Synthesis of triazole bridged N-glycosides of pyrazolo[1,5-a]pyrimidinones as anticancer agents and their in silico docking studies

In the pursuit of novel therapeutic agents, we present a comprehensive study on the design, synthesis, and evaluation of a diverse library of triazole bridged N-glycosides of pyrazolo[1,5-a]pyrimidinones, employing a microwave-assisted synthetic approach via 'click chemistry'. This methodology offers efficient and accelerated access to the glycohybrids, showcasing improved reaction conditions that yield high-quality products. In this research endeavor, we have successfully synthesized a series of twenty-seven triazole bridged N-glycosides of pyrazolo[1,5-a]pyrimidinones.

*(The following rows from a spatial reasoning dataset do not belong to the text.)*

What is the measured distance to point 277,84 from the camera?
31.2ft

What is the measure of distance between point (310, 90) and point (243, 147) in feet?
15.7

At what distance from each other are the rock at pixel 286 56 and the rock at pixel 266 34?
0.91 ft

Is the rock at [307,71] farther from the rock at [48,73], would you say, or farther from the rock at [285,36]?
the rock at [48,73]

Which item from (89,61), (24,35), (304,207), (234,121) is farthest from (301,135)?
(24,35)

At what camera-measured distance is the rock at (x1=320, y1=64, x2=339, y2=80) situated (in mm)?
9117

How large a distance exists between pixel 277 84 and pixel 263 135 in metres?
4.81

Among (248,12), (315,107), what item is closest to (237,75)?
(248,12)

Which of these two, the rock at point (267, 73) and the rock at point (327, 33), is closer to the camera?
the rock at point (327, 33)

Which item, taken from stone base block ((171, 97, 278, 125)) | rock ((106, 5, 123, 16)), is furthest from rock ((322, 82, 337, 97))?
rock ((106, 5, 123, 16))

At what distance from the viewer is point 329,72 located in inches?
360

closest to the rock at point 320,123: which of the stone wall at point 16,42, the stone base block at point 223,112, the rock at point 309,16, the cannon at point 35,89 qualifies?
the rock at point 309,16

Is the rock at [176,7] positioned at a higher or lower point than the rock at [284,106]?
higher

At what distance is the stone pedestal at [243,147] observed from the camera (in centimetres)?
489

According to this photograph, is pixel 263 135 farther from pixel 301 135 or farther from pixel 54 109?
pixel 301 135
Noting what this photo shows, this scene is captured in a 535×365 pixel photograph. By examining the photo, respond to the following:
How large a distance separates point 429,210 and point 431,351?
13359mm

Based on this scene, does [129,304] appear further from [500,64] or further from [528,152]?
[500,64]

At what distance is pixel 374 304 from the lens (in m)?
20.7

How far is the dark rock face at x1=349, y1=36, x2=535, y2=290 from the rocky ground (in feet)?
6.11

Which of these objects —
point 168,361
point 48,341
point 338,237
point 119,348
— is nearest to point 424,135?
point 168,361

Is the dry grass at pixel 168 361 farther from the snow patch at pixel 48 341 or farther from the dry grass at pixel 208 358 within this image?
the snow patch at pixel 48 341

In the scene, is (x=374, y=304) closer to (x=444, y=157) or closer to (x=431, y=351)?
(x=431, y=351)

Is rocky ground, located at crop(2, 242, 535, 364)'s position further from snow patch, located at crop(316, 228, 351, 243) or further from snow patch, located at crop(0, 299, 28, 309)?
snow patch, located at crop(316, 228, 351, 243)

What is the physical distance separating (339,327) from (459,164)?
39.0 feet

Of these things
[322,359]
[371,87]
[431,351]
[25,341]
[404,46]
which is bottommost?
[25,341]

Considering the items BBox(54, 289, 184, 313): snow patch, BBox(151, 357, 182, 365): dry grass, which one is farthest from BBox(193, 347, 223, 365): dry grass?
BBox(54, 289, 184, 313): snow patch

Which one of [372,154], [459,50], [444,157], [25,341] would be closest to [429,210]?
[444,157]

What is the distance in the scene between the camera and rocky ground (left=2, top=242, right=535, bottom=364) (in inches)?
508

Our investigation extends beyond synthetic endeavors to explore the potential therapeutic relevance of these compounds. We subjected them to rigorous in vitro screening against prominent breast cancer cell lines MCF-7, MDA-MB231, and MDA-MB453. Among the library of compounds synthesized, (2S,3S,4R,5S,6S)-2-(acetoxymethyl)-6-(4-((5-(4-methoxyphenyl)-7-oxopyrazolo[1,5-a]pyrimidin-1(7H)-yl)methyl)-1H-1,2,3-triazol-1-yl)tetrahydro-2H-pyran-3,4,5-triyl triacetate emerged as a potent compound, exhibiting remarkable anti-cancer activity with an IC50 value of 27.66 mu M against the MDA-MB231 cell line. Additionally, (2S,3R,4R,5S,6S)-2-(acetoxymethyl)-6-(4-((7-oxo-5-(4-(trifluoromethyl)phenyl)pyrazolo[1,5-a]pyrimidin-1(7H)-yl)methyl)-1H-1,2,3-triazol-1-yl)tetrahydro-2H-pyran-3,4,5-triyl triacetate displayed notable inhibitory potential against the MCF-7 cell line, with an IC50 value of 4.93 mu M. Furthermore, in silico docking analysis was performed to validate our experimental findings. These findings underscore the promise of our triazole bridged N-glycosides of pyrazolo[1,5-a]pyrimidinones as potential anti-cancer agents. This research not only enriches the field of glycohybrid synthesis but also contributes valuable insights into the development of novel anti-cancer therapeutics.